- Born: November 24, 1921 Piedmont, Missouri
- Died: January 3, 1989 (aged 67) Oklahoma
- Education: University of Missouri - Rolla
- Known for: high-density polyethylene
- Scientific career
- Fields: chemistry
- Workplaces: Phillips Petroleum

= Robert Banks (chemist) =

American chemist (1921–1989)

Robert L. Banks (November 24, 1921 – January 3, 1989) was an American chemist. He was born and grew up in Piedmont, Missouri. He attended the University of Missouri, Rolla, and initiated into Alpha Phi Omega in 1940. He joined the Phillips Petroleum company in 1946 and worked there until he retired in 1985. He died in Oklahoma on January 3, 1989.
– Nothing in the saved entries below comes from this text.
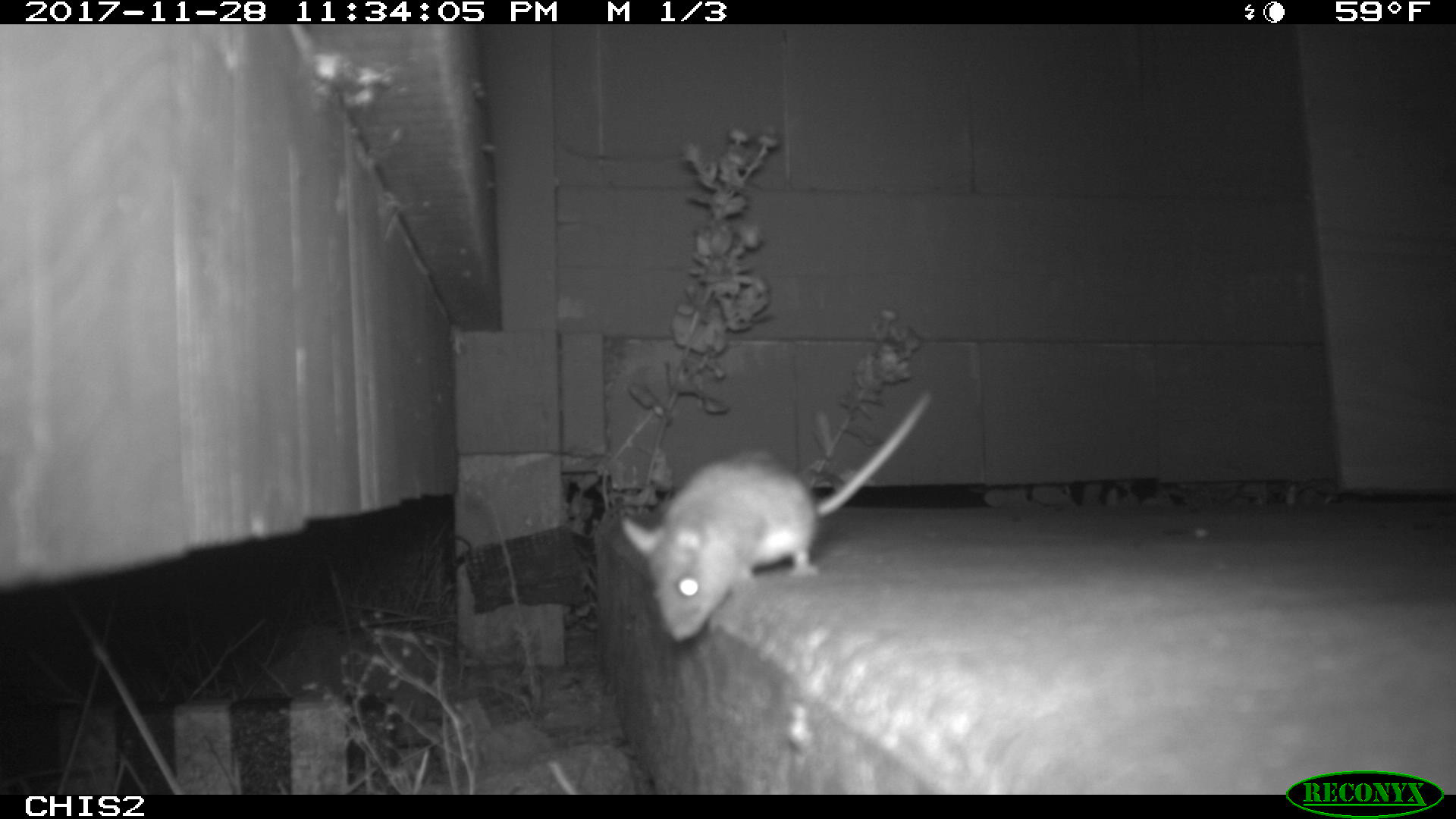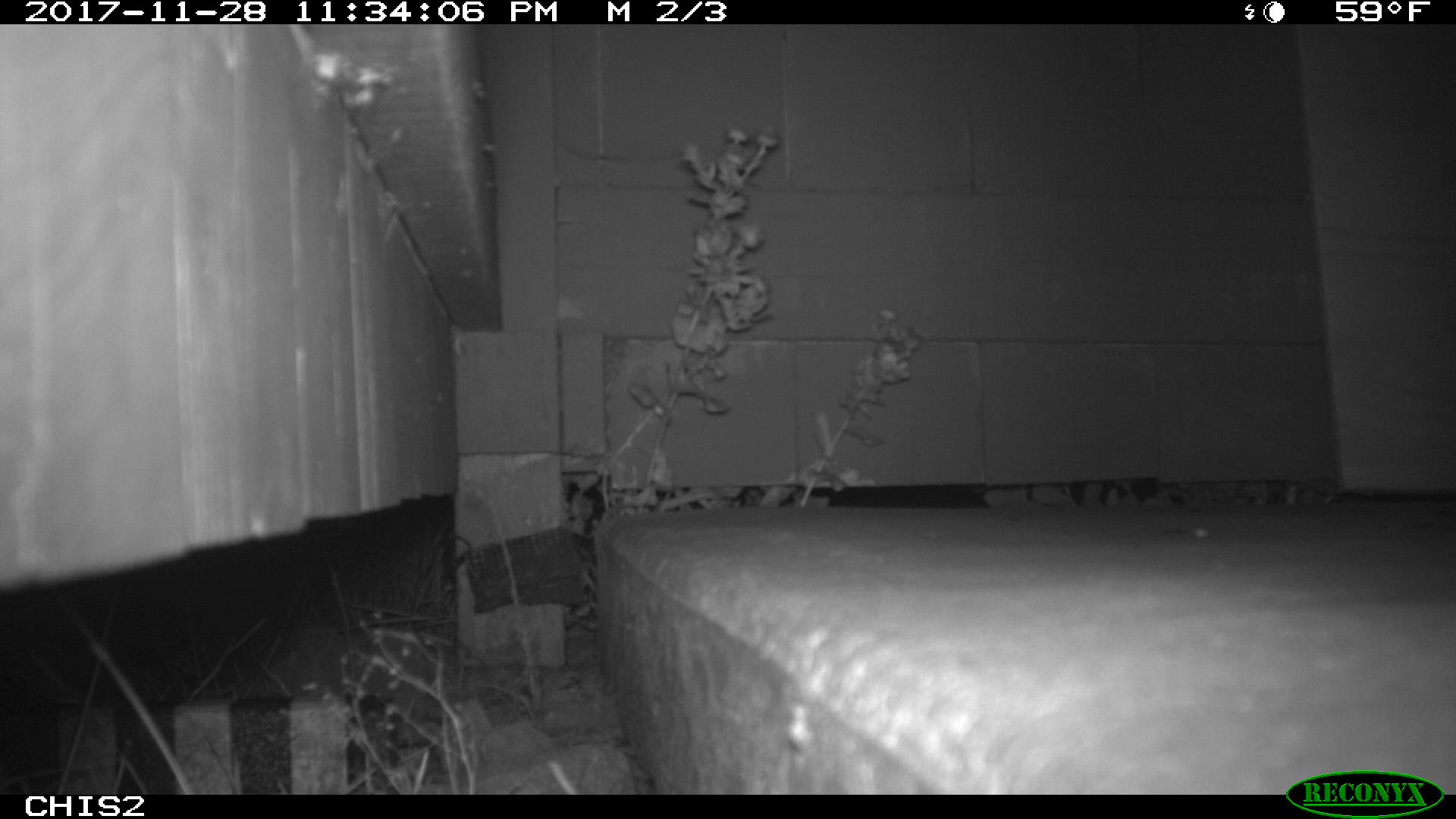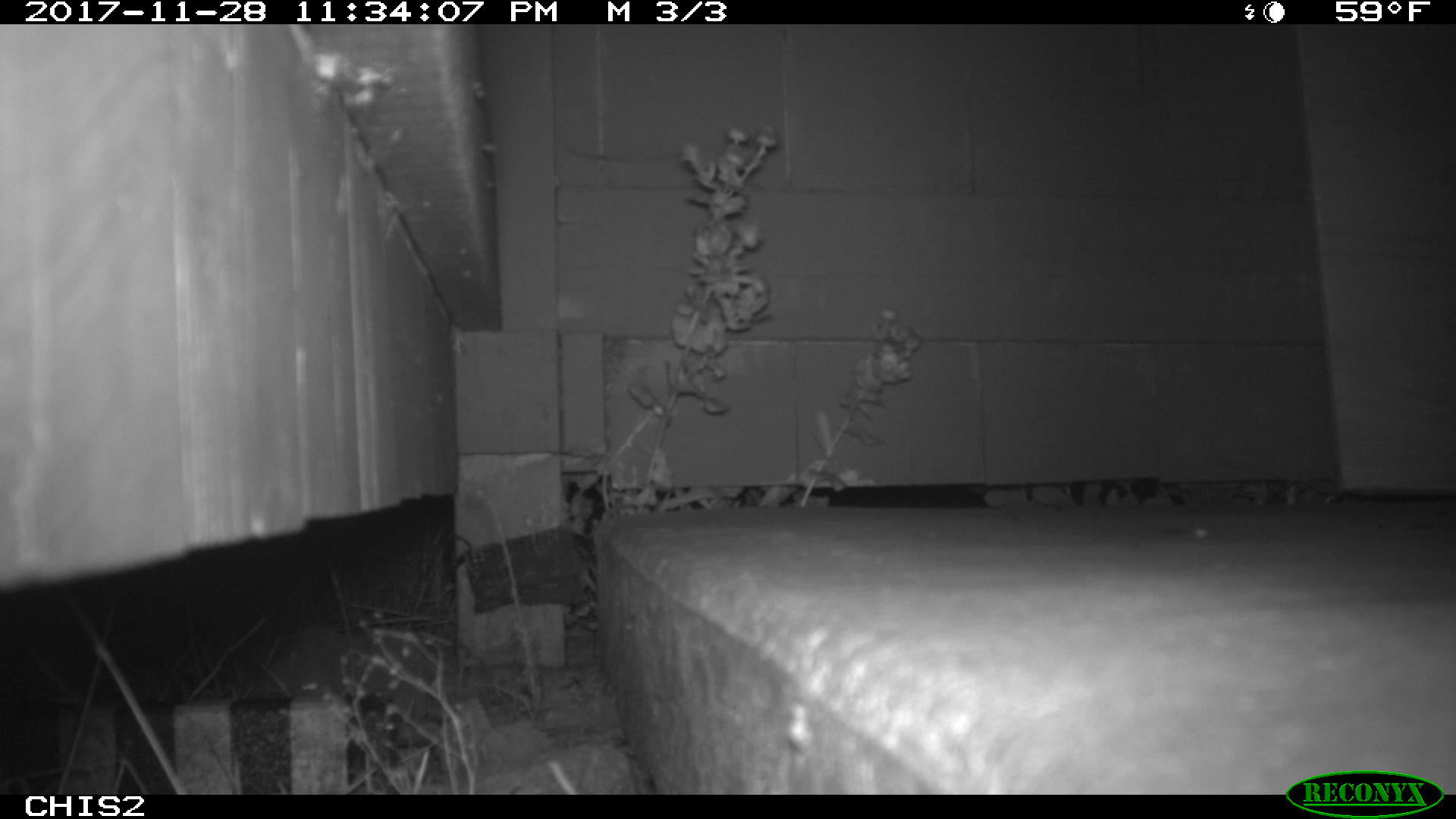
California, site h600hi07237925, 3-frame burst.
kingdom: Animalia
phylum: Chordata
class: Mammalia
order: Rodentia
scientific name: Rodentia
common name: rodent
Rodent (Rodentia).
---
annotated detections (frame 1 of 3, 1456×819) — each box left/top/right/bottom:
rodent: 621/391/931/641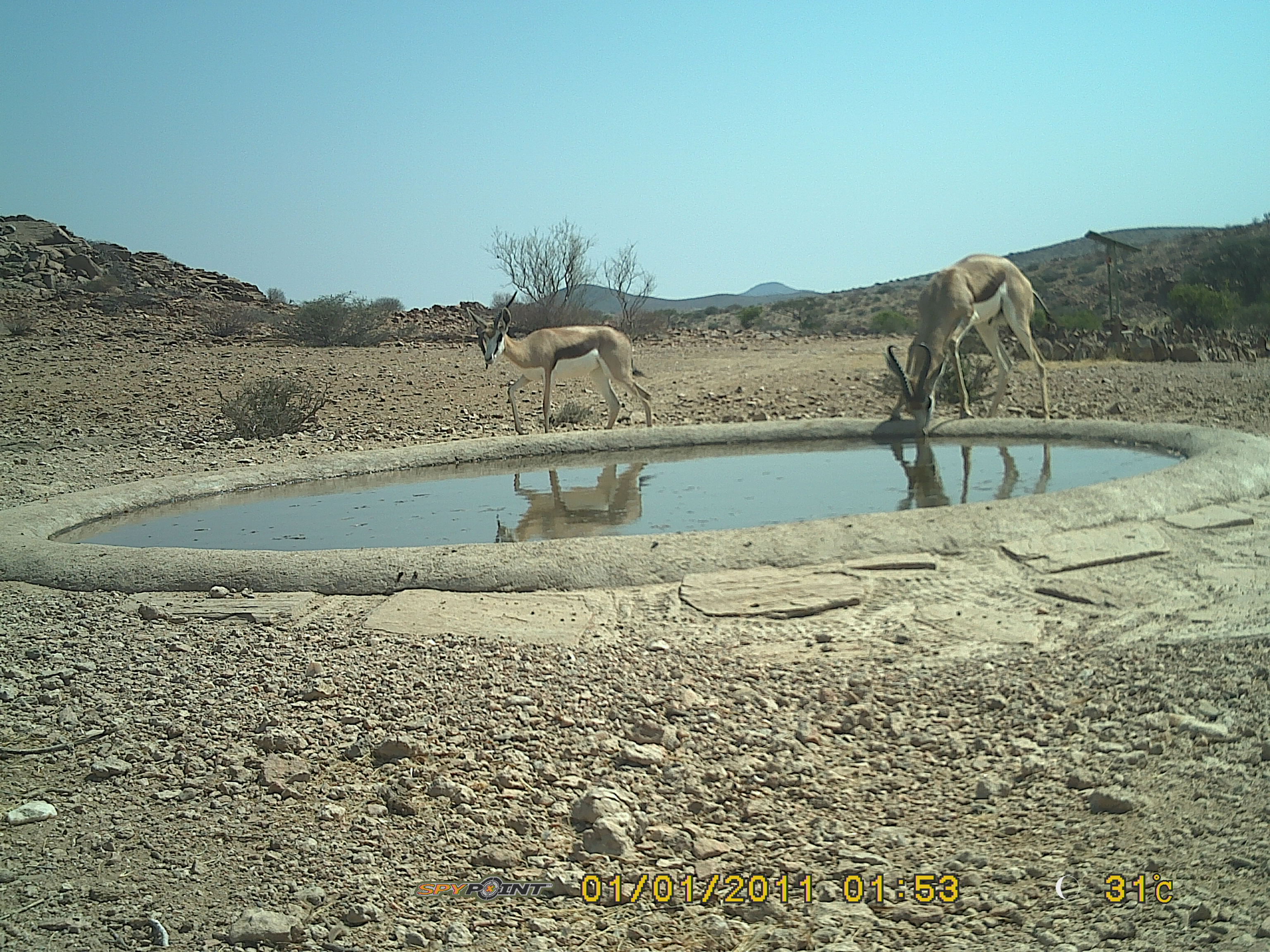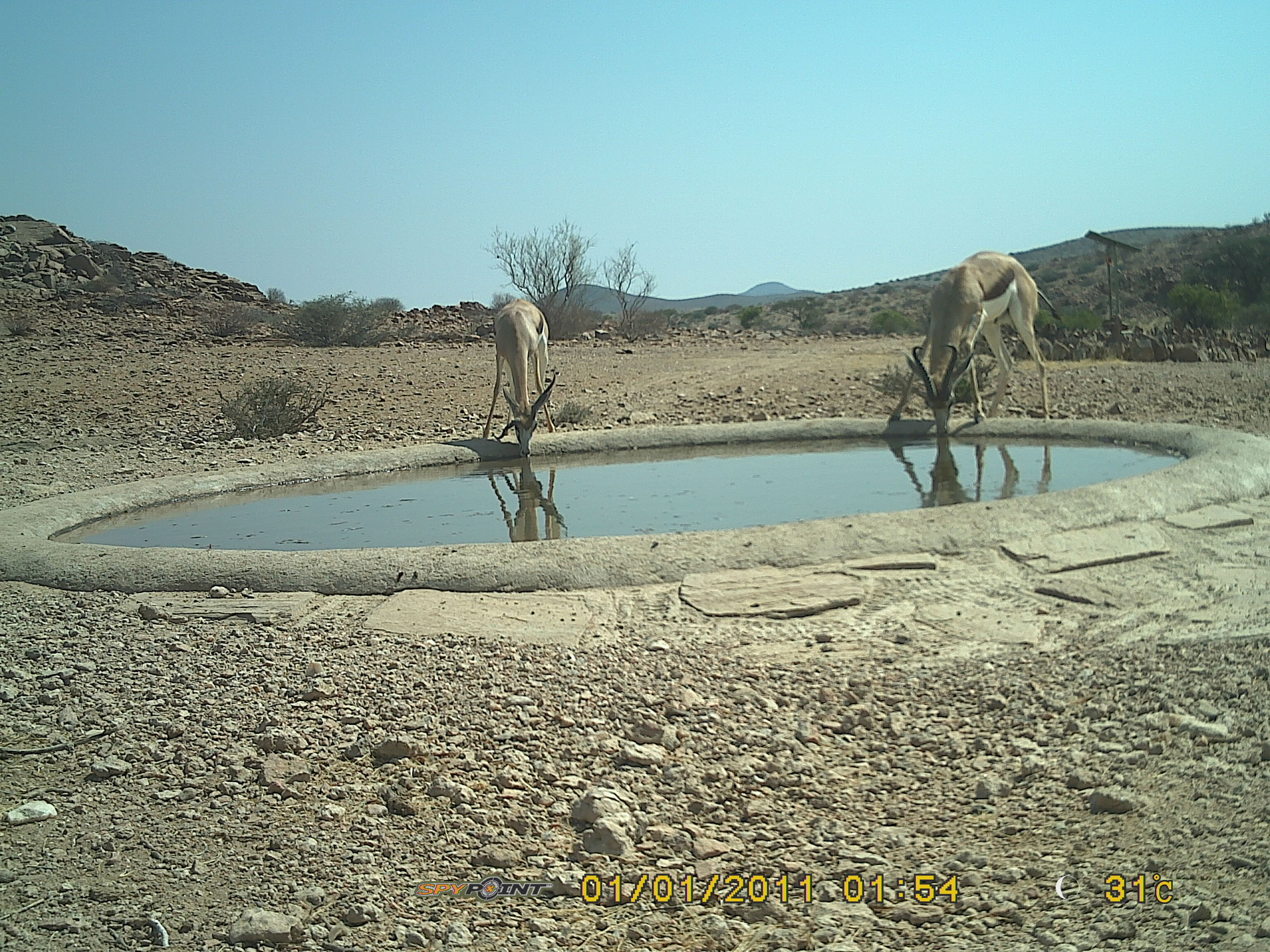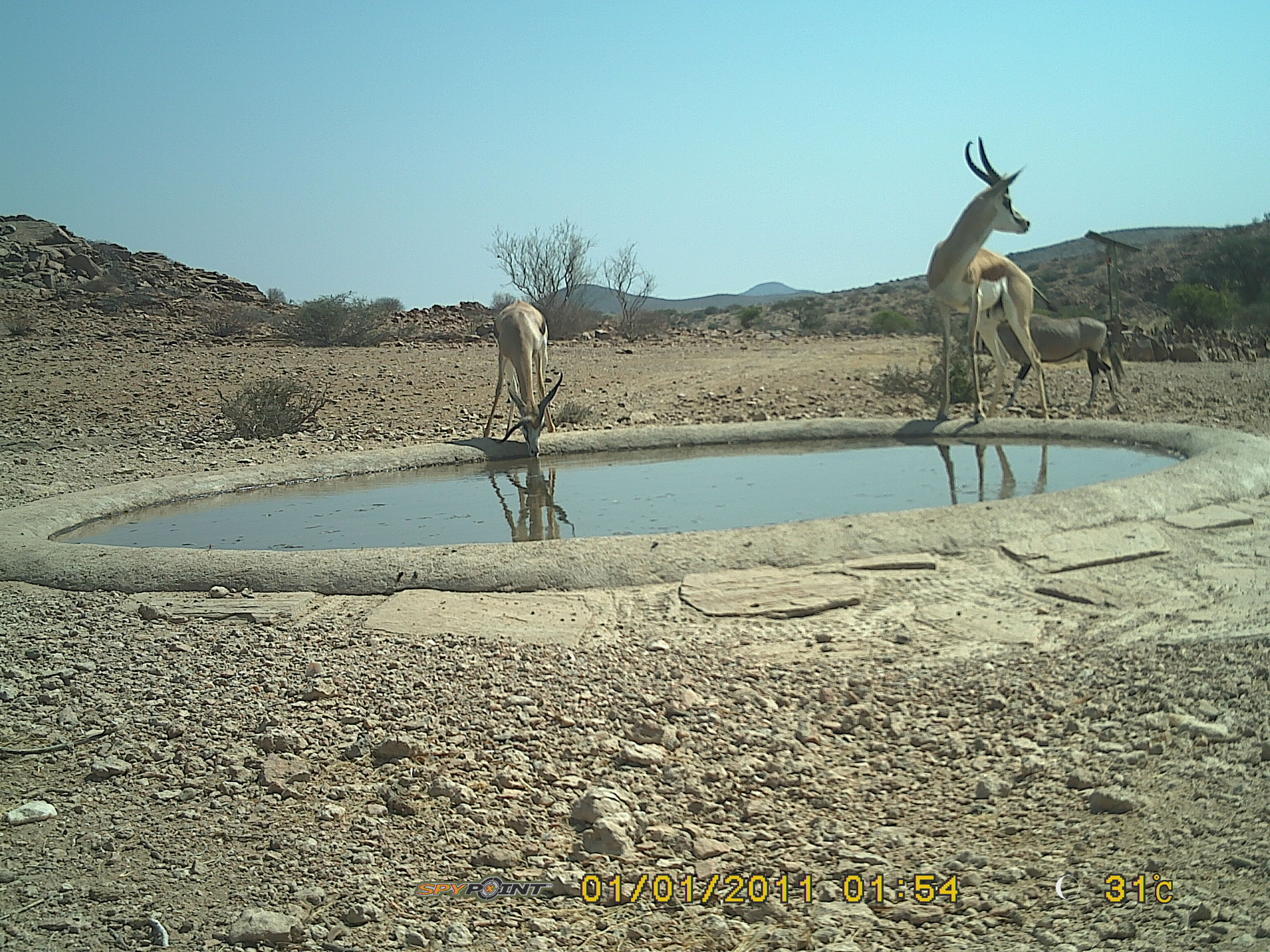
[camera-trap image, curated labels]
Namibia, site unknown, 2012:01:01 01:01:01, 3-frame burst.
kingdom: Animalia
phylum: Chordata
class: Mammalia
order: Artiodactyla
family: Bovidae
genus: Antidorcas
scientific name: Antidorcas marsupialis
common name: springbok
==Technical contributions==
He was a fellow research chemist of J. Paul Hogan. They began working together in 1946, and in 1951 invented "crystalline polypropylene" and high-density polyethylene (HDPE). These plastics were initially known by the name Marlex. The polymerization of ethylene was made possible by their discovery of the so-called Phillips catalyst.

==Recognition==
In 1987, Banks and Hogan won the Perkin Medal, and in 2001 they were inducted into the National Inventors Hall of Fame. Both were given a Heroes of Chemistry award by the American Chemical Society in 1989. Banks was inducted into the Plastics Hall of Fame in 2014.